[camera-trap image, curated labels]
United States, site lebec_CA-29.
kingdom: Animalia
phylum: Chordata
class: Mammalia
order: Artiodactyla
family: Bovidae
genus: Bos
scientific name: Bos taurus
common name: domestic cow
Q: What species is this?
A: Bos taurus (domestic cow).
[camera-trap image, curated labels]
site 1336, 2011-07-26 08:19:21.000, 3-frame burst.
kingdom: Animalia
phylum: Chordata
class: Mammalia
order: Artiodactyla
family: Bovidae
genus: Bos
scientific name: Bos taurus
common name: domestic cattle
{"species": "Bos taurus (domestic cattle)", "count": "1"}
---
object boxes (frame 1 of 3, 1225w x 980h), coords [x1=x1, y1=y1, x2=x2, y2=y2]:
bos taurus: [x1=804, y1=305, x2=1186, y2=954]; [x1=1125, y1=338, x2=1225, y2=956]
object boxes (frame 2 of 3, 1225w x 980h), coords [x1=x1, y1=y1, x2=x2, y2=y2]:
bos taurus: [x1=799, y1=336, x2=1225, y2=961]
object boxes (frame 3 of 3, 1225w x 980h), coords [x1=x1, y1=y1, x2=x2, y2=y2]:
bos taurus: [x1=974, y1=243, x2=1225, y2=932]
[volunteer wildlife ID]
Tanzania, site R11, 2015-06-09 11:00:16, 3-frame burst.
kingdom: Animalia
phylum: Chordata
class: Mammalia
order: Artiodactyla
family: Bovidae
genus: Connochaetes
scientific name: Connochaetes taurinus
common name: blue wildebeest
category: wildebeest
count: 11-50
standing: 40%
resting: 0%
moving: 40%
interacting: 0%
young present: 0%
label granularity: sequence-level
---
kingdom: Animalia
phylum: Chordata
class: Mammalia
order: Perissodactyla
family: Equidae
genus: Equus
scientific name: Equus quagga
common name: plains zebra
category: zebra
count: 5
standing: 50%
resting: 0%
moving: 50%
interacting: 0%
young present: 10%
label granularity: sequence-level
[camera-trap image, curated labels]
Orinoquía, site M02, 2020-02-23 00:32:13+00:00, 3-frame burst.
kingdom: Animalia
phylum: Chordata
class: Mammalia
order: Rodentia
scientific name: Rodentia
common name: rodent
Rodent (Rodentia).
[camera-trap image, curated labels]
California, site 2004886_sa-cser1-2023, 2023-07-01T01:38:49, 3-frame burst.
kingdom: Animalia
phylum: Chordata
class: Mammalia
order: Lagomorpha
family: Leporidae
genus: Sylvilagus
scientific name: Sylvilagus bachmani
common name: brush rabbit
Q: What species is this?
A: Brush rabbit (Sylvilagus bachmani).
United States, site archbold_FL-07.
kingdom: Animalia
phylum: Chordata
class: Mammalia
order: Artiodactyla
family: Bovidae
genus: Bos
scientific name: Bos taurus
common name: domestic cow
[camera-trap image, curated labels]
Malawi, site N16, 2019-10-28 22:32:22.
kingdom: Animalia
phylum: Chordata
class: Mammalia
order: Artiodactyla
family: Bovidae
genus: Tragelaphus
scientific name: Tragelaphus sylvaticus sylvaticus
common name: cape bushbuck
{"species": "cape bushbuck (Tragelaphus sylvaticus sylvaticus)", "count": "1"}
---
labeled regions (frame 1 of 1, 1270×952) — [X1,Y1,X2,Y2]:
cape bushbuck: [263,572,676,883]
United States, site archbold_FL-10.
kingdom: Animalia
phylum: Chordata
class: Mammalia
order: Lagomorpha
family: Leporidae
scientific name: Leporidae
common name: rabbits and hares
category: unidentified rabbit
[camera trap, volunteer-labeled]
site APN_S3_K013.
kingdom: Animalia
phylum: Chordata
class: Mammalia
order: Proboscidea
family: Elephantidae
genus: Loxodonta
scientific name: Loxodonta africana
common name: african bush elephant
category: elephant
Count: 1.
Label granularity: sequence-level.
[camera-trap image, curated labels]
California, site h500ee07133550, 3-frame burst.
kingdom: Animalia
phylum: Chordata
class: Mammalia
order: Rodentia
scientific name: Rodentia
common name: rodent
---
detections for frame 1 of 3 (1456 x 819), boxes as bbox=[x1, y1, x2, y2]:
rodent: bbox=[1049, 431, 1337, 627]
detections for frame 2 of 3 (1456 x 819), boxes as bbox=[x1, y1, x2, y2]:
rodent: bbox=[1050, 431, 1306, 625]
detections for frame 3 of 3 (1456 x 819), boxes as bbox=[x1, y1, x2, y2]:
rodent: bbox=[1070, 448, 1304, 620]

************

Copy all of the listing above exactly, please.

> **Task result**
[camera-trap image, curated labels]
United States, site lebec_CA-29.
kingdom: Animalia
phylum: Chordata
class: Mammalia
order: Artiodactyla
family: Bovidae
genus: Bos
scientific name: Bos taurus
common name: domestic cow
Q: What species is this?
A: Bos taurus (domestic cow).
[camera-trap image, curated labels]
site 1336, 2011-07-26 08:19:21.000, 3-frame burst.
kingdom: Animalia
phylum: Chordata
class: Mammalia
order: Artiodactyla
family: Bovidae
genus: Bos
scientific name: Bos taurus
common name: domestic cattle
{"species": "Bos taurus (domestic cattle)", "count": "1"}
---
object boxes (frame 1 of 3, 1225w x 980h), coords [x1=x1, y1=y1, x2=x2, y2=y2]:
bos taurus: [x1=804, y1=305, x2=1186, y2=954]; [x1=1125, y1=338, x2=1225, y2=956]
object boxes (frame 2 of 3, 1225w x 980h), coords [x1=x1, y1=y1, x2=x2, y2=y2]:
bos taurus: [x1=799, y1=336, x2=1225, y2=961]
object boxes (frame 3 of 3, 1225w x 980h), coords [x1=x1, y1=y1, x2=x2, y2=y2]:
bos taurus: [x1=974, y1=243, x2=1225, y2=932]
[volunteer wildlife ID]
Tanzania, site R11, 2015-06-09 11:00:16, 3-frame burst.
kingdom: Animalia
phylum: Chordata
class: Mammalia
order: Artiodactyla
family: Bovidae
genus: Connochaetes
scientific name: Connochaetes taurinus
common name: blue wildebeest
category: wildebeest
count: 11-50
standing: 40%
resting: 0%
moving: 40%
interacting: 0%
young present: 0%
label granularity: sequence-level
---
kingdom: Animalia
phylum: Chordata
class: Mammalia
order: Perissodactyla
family: Equidae
genus: Equus
scientific name: Equus quagga
common name: plains zebra
category: zebra
count: 5
standing: 50%
resting: 0%
moving: 50%
interacting: 0%
young present: 10%
label granularity: sequence-level
[camera-trap image, curated labels]
Orinoquía, site M02, 2020-02-23 00:32:13+00:00, 3-frame burst.
kingdom: Animalia
phylum: Chordata
class: Mammalia
order: Rodentia
scientific name: Rodentia
common name: rodent
Rodent (Rodentia).
[camera-trap image, curated labels]
California, site 2004886_sa-cser1-2023, 2023-07-01T01:38:49, 3-frame burst.
kingdom: Animalia
phylum: Chordata
class: Mammalia
order: Lagomorpha
family: Leporidae
genus: Sylvilagus
scientific name: Sylvilagus bachmani
common name: brush rabbit
Q: What species is this?
A: Brush rabbit (Sylvilagus bachmani).
United States, site archbold_FL-07.
kingdom: Animalia
phylum: Chordata
class: Mammalia
order: Artiodactyla
family: Bovidae
genus: Bos
scientific name: Bos taurus
common name: domestic cow
[camera-trap image, curated labels]
Malawi, site N16, 2019-10-28 22:32:22.
kingdom: Animalia
phylum: Chordata
class: Mammalia
order: Artiodactyla
family: Bovidae
genus: Tragelaphus
scientific name: Tragelaphus sylvaticus sylvaticus
common name: cape bushbuck
{"species": "cape bushbuck (Tragelaphus sylvaticus sylvaticus)", "count": "1"}
---
labeled regions (frame 1 of 1, 1270×952) — [X1,Y1,X2,Y2]:
cape bushbuck: [263,572,676,883]
United States, site archbold_FL-10.
kingdom: Animalia
phylum: Chordata
class: Mammalia
order: Lagomorpha
family: Leporidae
scientific name: Leporidae
common name: rabbits and hares
category: unidentified rabbit
[camera trap, volunteer-labeled]
site APN_S3_K013.
kingdom: Animalia
phylum: Chordata
class: Mammalia
order: Proboscidea
family: Elephantidae
genus: Loxodonta
scientific name: Loxodonta africana
common name: african bush elephant
category: elephant
Count: 1.
Label granularity: sequence-level.
[camera-trap image, curated labels]
California, site h500ee07133550, 3-frame burst.
kingdom: Animalia
phylum: Chordata
class: Mammalia
order: Rodentia
scientific name: Rodentia
common name: rodent
---
detections for frame 1 of 3 (1456 x 819), boxes as bbox=[x1, y1, x2, y2]:
rodent: bbox=[1049, 431, 1337, 627]
detections for frame 2 of 3 (1456 x 819), boxes as bbox=[x1, y1, x2, y2]:
rodent: bbox=[1050, 431, 1306, 625]
detections for frame 3 of 3 (1456 x 819), boxes as bbox=[x1, y1, x2, y2]:
rodent: bbox=[1070, 448, 1304, 620]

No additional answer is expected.